* [INSTRUCTIONS FOR THE TASK]: Count the lines in the entries below that contain the word "arched" and reply with that number alone.

* [DATA SUPPLIED]:
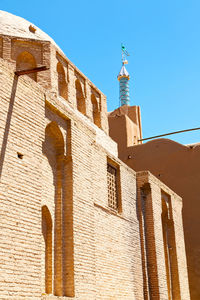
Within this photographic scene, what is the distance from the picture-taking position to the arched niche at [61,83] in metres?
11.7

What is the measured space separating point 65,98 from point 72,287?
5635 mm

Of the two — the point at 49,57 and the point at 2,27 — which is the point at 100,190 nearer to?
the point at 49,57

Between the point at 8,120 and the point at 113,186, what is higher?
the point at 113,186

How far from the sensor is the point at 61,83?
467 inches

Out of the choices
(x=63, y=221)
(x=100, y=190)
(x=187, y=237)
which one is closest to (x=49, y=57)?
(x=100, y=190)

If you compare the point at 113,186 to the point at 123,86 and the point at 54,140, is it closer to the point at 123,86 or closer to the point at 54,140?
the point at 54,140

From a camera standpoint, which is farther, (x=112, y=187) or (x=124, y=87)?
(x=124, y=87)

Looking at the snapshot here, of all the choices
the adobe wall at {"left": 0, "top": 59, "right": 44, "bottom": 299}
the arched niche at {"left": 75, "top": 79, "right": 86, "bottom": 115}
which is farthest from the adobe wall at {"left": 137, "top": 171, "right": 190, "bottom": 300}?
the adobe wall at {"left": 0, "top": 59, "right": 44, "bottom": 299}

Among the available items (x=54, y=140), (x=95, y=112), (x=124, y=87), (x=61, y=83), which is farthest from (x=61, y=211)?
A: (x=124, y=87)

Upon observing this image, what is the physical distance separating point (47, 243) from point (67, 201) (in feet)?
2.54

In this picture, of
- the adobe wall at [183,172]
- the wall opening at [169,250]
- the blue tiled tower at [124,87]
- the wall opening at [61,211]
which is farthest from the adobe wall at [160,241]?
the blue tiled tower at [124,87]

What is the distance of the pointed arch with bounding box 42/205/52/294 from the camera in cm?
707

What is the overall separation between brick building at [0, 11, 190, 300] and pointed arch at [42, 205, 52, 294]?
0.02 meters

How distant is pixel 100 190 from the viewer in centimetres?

* * *

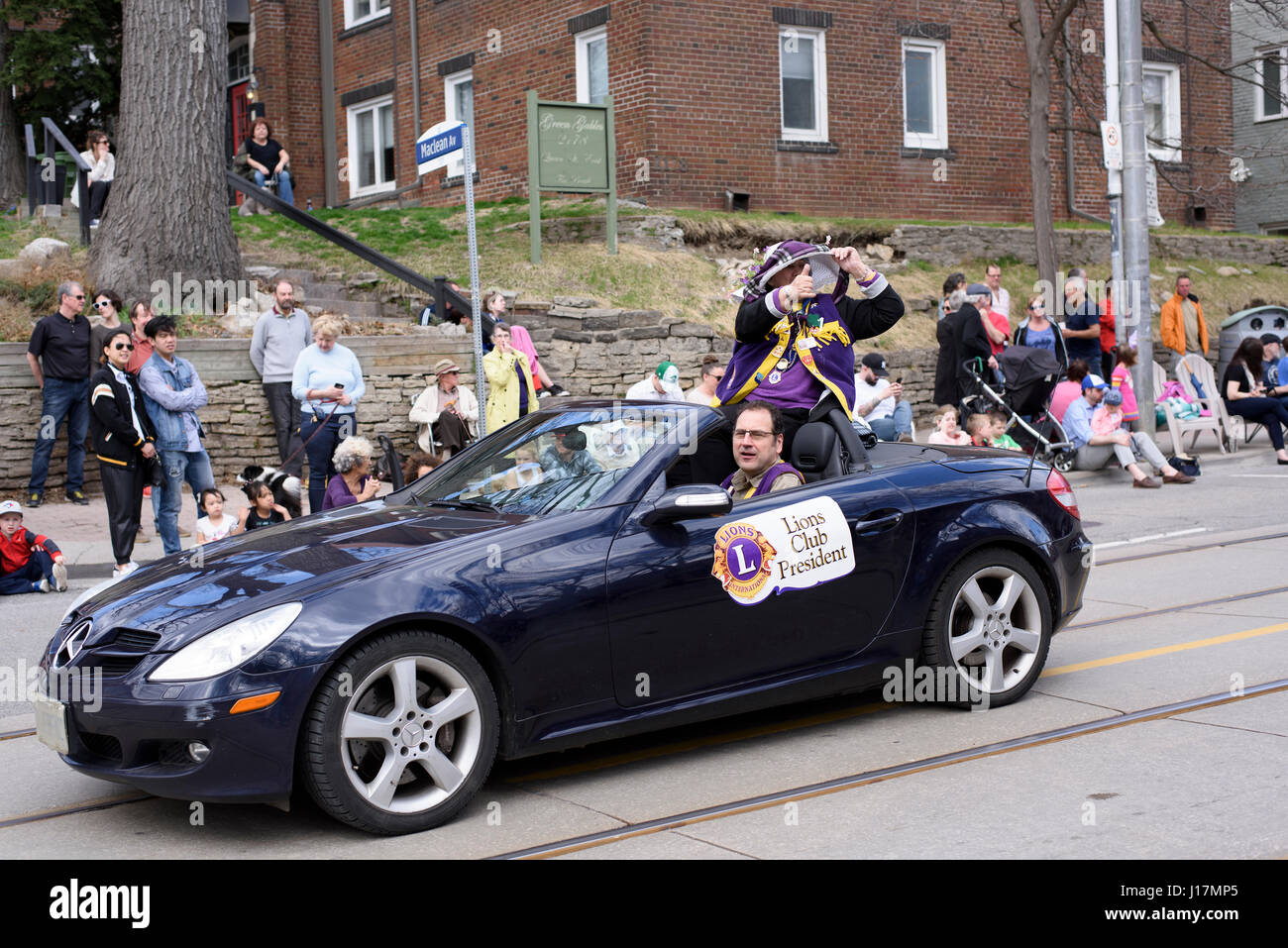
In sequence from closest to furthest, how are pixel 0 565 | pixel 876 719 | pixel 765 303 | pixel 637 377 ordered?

---

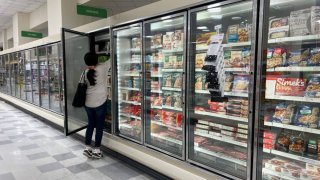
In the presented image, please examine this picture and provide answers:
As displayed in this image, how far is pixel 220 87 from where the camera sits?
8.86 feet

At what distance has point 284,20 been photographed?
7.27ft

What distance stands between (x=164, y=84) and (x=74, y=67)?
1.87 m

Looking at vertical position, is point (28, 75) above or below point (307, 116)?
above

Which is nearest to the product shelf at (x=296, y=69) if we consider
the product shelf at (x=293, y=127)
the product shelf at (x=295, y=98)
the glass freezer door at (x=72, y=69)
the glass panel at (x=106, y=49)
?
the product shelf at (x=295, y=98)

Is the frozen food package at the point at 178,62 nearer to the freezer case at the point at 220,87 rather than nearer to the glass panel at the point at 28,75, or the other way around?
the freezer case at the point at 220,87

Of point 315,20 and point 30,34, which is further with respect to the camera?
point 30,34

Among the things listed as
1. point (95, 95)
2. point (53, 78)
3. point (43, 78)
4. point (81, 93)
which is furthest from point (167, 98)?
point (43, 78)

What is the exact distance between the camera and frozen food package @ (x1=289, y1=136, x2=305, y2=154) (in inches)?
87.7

* [FINISHED ANSWER]: 2